A note of melancholy runs through the short lyric. The poet stands by the window looking over the English channel from Dover.
Dover Beach

      In the poem Dover Beach this same contemporary Victorian pessimism has been portrait. Arnold considered as the loss of faith among the common human beings of England. He describes the situation in a most negative and pessimistic way. The same world which one once upon a wild full of faith and love, today Arnold hears this various and beautiful world 'Hath' really neither joy, nor love, nor light and today the world appears to him as a place which has nor certitude nor peace, nor help for pain and chaos has overshadowed everything. This loss of faith and hope among humanity makes Arnold completely pessimistic and from there on the note of deep melancholy pervades entire poem.
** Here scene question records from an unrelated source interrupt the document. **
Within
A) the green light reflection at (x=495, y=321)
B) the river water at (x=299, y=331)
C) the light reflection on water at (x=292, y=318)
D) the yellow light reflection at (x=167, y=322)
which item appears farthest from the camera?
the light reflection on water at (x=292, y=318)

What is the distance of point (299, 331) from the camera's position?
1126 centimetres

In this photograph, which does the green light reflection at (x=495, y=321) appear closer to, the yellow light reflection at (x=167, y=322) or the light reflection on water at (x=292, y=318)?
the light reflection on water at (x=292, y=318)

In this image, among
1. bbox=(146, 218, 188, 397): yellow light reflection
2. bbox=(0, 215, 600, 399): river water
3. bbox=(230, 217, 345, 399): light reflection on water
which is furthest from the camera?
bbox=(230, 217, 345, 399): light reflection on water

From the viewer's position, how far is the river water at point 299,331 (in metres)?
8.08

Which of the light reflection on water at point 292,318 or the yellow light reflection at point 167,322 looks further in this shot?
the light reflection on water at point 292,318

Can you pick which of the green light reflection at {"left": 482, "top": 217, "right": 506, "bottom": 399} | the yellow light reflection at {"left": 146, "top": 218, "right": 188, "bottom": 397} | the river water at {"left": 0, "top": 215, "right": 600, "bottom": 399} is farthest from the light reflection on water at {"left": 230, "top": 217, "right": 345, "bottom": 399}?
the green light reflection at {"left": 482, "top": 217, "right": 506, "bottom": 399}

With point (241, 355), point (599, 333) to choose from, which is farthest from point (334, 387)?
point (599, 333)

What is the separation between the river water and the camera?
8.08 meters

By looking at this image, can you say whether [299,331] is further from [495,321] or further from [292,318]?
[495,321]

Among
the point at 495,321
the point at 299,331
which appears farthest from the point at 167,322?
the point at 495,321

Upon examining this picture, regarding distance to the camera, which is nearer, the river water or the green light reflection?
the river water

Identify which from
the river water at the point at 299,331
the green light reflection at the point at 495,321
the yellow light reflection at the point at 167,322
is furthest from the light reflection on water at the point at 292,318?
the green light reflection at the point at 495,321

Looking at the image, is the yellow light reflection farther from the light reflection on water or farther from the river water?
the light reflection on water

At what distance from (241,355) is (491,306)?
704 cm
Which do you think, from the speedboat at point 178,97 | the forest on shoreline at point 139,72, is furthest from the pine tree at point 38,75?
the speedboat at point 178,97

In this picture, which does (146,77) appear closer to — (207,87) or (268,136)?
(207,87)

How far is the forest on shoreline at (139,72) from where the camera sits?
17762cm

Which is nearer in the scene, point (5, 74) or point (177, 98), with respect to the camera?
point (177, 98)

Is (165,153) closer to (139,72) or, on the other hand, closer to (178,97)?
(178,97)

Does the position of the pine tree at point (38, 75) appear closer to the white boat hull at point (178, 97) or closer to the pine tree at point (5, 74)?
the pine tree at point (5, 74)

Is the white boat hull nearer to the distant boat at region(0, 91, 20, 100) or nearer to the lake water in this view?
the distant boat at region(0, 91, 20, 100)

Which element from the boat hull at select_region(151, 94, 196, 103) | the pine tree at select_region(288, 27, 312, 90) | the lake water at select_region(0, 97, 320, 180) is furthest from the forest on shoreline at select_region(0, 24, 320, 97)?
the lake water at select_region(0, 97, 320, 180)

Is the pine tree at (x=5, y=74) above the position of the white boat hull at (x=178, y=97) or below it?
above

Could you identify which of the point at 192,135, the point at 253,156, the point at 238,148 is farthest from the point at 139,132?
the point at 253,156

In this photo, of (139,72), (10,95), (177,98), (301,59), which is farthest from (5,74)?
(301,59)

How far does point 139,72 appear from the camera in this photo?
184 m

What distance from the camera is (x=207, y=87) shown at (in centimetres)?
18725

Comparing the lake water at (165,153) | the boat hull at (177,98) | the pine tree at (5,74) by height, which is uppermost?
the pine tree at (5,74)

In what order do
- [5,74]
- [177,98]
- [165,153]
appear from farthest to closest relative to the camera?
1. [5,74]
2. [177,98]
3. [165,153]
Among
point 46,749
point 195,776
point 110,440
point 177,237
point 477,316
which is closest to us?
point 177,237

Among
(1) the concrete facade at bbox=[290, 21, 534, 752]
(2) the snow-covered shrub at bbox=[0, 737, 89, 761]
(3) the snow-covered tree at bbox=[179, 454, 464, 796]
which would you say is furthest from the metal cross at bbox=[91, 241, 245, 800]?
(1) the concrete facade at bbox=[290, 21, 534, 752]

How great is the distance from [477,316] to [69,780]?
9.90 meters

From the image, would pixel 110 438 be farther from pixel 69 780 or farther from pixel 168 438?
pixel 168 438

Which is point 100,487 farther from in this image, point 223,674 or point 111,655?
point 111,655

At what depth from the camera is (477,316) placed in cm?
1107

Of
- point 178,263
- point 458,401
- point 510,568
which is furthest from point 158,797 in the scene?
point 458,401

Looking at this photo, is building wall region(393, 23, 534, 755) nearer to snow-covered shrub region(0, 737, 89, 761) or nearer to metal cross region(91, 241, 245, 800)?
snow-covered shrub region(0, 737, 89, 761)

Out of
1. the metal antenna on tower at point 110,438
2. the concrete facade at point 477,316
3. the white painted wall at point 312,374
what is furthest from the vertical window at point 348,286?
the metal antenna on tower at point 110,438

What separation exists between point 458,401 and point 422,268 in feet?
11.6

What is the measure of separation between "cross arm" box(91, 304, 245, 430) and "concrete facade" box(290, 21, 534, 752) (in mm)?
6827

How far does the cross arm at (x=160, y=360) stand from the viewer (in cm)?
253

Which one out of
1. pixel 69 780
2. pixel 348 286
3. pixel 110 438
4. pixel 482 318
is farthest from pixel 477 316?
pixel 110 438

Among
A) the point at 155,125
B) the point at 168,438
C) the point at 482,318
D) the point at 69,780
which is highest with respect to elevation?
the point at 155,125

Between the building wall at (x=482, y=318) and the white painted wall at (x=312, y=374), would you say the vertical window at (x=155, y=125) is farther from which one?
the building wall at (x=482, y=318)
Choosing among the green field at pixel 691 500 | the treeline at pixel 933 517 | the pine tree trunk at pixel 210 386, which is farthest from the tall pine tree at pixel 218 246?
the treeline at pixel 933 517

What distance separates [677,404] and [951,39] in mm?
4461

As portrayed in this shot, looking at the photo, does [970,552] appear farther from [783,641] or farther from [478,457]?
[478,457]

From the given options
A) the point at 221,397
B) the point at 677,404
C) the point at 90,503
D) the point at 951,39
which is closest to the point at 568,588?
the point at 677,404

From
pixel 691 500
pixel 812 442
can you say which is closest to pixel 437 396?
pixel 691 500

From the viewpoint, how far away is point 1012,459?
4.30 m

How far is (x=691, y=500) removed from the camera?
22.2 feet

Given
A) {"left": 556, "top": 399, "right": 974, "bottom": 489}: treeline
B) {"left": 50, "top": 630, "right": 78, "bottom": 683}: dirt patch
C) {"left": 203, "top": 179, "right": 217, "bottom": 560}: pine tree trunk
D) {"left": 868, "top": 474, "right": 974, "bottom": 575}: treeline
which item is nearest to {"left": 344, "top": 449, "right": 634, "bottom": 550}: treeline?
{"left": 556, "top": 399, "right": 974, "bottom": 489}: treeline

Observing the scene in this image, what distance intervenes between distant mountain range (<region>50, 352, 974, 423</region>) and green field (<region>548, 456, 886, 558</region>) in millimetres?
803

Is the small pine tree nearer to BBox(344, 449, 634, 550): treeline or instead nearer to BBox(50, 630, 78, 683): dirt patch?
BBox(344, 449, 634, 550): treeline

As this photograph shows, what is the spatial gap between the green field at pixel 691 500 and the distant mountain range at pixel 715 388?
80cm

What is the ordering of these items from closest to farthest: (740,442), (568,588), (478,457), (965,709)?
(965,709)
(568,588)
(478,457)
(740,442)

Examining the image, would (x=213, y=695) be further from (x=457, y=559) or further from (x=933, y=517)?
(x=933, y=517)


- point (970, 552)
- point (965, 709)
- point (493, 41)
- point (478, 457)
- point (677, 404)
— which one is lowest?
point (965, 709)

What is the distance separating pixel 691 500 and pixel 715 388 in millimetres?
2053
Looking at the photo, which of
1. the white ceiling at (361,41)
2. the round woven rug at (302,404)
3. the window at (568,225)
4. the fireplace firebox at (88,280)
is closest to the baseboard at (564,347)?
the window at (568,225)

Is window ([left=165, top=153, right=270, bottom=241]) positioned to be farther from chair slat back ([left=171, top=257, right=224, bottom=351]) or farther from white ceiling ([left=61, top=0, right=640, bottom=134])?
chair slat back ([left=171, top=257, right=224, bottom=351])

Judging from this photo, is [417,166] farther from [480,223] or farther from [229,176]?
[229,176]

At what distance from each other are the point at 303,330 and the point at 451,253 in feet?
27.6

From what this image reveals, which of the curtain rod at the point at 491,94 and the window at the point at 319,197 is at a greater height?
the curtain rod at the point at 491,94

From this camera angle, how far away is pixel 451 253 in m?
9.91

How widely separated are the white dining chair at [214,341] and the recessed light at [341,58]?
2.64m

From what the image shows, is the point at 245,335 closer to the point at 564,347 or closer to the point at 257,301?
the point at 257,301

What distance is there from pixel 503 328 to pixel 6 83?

      A note of melancholy runs through the short lyric. The poet stands by the window looking over the English channel from Dover. In the moonlight the French coast gleams for a moment and the cliffs of England stand out glimmering. Arnold watches the coming and going out of the waves, drawing back and bringing the pebbles on the shore. The tremulous sound of the waves recalls to his mind "the eternal note of sadness" which Sophocles heard it long ago on the Aegean. Arnold feels that once upon a time the world has full of love, faith, hope, mutual trust, love and many good virtues. But today the long withdrawing roar of of the waves gives to him nothing but melancholy. He watches that human beings are confused now, struggle and fight with each other, they are like ignorant armies who killed each other without knowing with whom is fighting and for what.

      In Dover Beach, Arnold laments the retreat of faith, and the confusion and chaos that have come in the wake of the loss of faith. He wants to find shelter in a positive faith. He is religious by nature. He discloses his melancholy preoccupation with the thought of the inevitable decline of religious faith; and he expresses his belief that in a successful love-relationship he may realise values to which the world is hostile. Since the loss of religious faith makes it impossible to believe that the universe is in some degree adjusted to human needs, he must seek in human lover for those values which cannot be discovered elsewhere. Moreover, the lovers must support each other. If they are to live in the modern world without disaster. Love is the only anchorage in this world of intellectual confusion and doubts.

      All these gradual imageries decay make the entire poem melancholic and pessimistic. Though yet we have a ray of hope, namely loving truly among the people, but in the final judgement the poet is said to have marvelously depicted every melancholic picture of humanity.